Brown has had his own qualms about tariffs in his personal life, having been involved in a… years of stoush about how much he owed to a Kerikeri development when he was mayor of Far North.
He has also spoken out about reducing council salaries, drawing heavily on his history as chairman of organizations such as the Auckland District Health Board, delivering the hospital’s redevelopment project on budget.
Getting value for money was a constant theme throughout his campaign. He does not think that the municipality has succeeded in this and calls projects such as the Karangahape Road bicycle route wasteful.
“I’m boring about the numbers,” he said during a mayor’s debate at Karangahape Road’s Whammy Bar last month. “When I was up north, we rolled out coast-to-coast bike paths for $100 dollars a meter — the bike path here was $12,000 a meter.”
But as media commentators like Russell Brown (who chaired the Karangahape Road debate) have noted, that price tag has included extensive replacements of outdated under-road pipes and road pavement. It’s a different level of urban work than the mostly unpaved Twin Coast Cycle Path in Northland.
And while Brown has labeled himself against inappropriate rate hikes, he hasn’t set the exact level of freeze or cap he’ll commit to.
Polling 8 per cent in the latest result, likely in third place with Viv Beck dropping out, is fellow ex-engineer Craig Lord. He says he will not vote for anything other than increases linked to the consumer price index and thus linked to inflation.
“Of course, who wouldn’t like to have them downsized? But history tells us that’s just a wild dream. Who knows, maybe I can be the one to achieve it,” he said.
Lord said he had had an in-depth conversation with councilor Desley Simpson about council spending.
“She is adamant that there are many more to be found, and she has done a good job with her team so far to find many,” he said. “I will work with her to do more.”
Ted Johnston, co-leader of the New Conservatives, meanwhile, wants to lead a council that lives within its means.
“No new taxes,” he said. “Keep the rates low, preferably no increase, through less waste, incompetence, ideological and wish list spending in the council.”
He also wants to re-examine the rating system and remove regional taxes and congestion charges.
There has been little argument from any of the candidates on the campaign trail that the council has little leeway financially.
However, there seems to be a strange pattern in them – it is the candidates most concerned about the council’s debts who also sell their candidacy against opposing rate hikes.

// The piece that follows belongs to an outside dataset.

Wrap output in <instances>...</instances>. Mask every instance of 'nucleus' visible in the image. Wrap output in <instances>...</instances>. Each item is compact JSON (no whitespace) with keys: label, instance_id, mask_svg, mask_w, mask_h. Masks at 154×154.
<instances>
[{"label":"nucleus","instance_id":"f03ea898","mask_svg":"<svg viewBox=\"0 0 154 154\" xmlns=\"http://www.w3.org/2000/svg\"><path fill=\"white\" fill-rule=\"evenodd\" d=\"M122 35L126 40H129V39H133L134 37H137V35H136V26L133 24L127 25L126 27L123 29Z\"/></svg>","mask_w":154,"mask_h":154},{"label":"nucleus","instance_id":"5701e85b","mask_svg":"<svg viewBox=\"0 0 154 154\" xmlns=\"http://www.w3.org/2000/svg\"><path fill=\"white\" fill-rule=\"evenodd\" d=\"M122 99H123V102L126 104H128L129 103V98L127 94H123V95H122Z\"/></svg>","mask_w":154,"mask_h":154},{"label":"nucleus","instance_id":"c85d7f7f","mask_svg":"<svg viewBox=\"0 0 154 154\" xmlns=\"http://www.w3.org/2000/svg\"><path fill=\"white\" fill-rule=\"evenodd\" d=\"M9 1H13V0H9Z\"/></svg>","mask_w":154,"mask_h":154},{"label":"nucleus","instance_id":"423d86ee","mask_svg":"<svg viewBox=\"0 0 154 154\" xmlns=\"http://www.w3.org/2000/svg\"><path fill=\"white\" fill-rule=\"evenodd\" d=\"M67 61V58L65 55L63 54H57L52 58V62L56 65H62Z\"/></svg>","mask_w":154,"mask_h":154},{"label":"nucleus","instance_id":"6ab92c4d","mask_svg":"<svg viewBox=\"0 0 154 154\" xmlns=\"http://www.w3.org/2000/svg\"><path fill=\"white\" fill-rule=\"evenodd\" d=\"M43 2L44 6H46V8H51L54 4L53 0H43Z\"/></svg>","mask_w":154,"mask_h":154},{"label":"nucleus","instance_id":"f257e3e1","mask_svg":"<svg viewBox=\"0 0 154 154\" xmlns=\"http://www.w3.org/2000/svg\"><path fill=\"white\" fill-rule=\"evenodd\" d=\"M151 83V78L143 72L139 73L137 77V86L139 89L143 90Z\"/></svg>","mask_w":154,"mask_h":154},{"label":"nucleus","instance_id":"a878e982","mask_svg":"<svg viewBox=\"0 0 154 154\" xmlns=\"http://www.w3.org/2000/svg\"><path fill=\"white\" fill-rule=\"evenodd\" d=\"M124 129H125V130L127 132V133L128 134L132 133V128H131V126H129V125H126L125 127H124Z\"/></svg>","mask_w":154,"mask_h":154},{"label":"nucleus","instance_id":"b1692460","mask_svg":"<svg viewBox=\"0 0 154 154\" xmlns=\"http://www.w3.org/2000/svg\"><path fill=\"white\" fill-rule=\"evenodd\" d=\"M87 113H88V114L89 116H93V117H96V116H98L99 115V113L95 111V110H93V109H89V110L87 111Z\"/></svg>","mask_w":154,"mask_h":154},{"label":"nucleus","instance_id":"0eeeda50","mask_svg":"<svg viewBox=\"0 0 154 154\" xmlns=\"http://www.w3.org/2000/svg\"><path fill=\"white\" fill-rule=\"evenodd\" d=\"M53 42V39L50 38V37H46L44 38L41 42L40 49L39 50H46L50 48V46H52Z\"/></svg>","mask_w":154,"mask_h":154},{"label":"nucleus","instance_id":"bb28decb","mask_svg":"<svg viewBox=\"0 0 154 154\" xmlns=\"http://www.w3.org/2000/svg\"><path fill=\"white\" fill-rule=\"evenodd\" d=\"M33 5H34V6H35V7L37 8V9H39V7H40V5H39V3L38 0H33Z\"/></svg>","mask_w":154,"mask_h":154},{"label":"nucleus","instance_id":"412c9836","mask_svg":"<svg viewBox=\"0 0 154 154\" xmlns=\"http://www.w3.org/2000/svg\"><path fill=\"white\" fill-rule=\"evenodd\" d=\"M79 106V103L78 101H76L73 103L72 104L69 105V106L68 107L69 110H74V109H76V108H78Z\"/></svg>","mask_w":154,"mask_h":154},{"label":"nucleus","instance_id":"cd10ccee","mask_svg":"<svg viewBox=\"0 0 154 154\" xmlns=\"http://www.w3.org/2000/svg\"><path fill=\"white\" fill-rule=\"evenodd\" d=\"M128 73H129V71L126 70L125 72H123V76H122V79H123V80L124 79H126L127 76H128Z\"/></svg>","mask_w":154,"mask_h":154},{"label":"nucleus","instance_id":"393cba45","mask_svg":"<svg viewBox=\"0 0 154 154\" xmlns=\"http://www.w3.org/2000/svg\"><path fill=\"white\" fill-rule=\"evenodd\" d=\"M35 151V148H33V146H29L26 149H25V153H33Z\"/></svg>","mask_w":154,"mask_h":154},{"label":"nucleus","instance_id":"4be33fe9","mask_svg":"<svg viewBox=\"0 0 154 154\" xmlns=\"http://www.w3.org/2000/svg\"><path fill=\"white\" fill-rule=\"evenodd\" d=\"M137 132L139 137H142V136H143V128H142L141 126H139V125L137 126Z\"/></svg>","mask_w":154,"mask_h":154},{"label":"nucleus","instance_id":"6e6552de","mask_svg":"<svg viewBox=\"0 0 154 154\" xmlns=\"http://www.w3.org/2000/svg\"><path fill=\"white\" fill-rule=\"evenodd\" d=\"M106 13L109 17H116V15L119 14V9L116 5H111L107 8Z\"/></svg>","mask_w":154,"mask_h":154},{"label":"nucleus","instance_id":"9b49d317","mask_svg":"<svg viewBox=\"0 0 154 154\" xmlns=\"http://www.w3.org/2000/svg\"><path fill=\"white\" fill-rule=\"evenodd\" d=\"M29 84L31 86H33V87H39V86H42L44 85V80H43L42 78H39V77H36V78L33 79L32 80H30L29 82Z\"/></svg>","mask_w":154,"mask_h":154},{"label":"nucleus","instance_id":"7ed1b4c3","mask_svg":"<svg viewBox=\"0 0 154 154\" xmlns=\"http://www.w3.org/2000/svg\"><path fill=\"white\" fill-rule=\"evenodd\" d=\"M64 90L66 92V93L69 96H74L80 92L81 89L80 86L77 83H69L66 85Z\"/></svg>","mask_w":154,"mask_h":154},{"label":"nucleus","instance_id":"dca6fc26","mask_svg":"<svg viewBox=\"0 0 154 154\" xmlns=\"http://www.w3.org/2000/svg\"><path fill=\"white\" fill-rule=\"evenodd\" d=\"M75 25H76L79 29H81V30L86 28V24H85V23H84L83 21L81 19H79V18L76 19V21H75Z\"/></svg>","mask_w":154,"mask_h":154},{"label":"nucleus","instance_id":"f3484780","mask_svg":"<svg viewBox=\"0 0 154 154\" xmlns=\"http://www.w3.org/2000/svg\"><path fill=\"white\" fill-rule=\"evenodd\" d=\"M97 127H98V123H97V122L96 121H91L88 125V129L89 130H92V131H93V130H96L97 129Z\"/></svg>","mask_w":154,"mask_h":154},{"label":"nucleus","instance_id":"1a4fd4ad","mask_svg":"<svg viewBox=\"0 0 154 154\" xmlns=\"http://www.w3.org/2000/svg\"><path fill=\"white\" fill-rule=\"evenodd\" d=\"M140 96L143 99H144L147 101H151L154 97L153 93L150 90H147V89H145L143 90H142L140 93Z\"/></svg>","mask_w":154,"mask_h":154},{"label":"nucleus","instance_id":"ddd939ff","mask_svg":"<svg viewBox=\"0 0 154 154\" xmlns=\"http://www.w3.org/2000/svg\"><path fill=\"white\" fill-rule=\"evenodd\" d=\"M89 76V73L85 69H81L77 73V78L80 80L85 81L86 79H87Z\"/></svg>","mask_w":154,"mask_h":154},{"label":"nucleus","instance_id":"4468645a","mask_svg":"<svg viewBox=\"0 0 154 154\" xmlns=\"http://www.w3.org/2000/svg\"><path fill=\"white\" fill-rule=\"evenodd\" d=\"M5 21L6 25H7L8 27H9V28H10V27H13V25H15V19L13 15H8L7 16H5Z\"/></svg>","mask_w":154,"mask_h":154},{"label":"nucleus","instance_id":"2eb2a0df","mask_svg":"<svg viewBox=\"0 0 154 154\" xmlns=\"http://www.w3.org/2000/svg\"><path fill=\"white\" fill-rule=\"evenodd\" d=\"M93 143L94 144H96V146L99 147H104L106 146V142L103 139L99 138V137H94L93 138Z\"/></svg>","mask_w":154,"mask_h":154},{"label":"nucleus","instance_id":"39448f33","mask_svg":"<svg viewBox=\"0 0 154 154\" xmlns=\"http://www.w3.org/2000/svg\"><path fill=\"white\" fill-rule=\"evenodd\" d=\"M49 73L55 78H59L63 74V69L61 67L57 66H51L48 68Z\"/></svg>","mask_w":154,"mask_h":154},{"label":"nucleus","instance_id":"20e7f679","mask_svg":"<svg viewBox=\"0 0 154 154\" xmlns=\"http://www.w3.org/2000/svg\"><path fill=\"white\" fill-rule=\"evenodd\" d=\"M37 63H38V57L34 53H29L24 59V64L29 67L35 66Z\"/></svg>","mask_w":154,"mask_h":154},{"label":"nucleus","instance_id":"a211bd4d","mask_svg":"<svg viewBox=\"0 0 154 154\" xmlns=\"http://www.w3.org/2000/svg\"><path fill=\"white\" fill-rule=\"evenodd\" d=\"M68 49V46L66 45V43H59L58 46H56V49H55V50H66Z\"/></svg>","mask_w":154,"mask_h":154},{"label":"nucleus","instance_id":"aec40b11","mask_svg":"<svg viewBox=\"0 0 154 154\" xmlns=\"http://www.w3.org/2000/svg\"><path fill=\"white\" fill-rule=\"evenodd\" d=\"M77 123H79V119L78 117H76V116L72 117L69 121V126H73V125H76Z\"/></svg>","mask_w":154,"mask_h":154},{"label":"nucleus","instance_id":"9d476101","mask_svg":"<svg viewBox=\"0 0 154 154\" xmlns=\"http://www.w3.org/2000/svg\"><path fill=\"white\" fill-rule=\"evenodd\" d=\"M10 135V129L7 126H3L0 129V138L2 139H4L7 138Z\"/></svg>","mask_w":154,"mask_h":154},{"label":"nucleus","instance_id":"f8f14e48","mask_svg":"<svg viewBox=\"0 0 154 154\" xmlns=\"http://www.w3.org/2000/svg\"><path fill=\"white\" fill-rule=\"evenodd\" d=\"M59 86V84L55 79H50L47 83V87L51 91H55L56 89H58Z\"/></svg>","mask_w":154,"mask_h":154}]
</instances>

Like all issues that come up in the podiums of candidate debates, it is ultimately up to Auckland’s voters to decide in which direction the city will travel.
And when it comes to rates, municipal revenues and services, it can come down to how much you prefer your variety of local governments. There’s the bigger side, with Collins talking about ambitious transport plans and free bus rides, and there’s Brown putting the kibosh on new projects for the foreseeable future or Lord reducing the council to core services.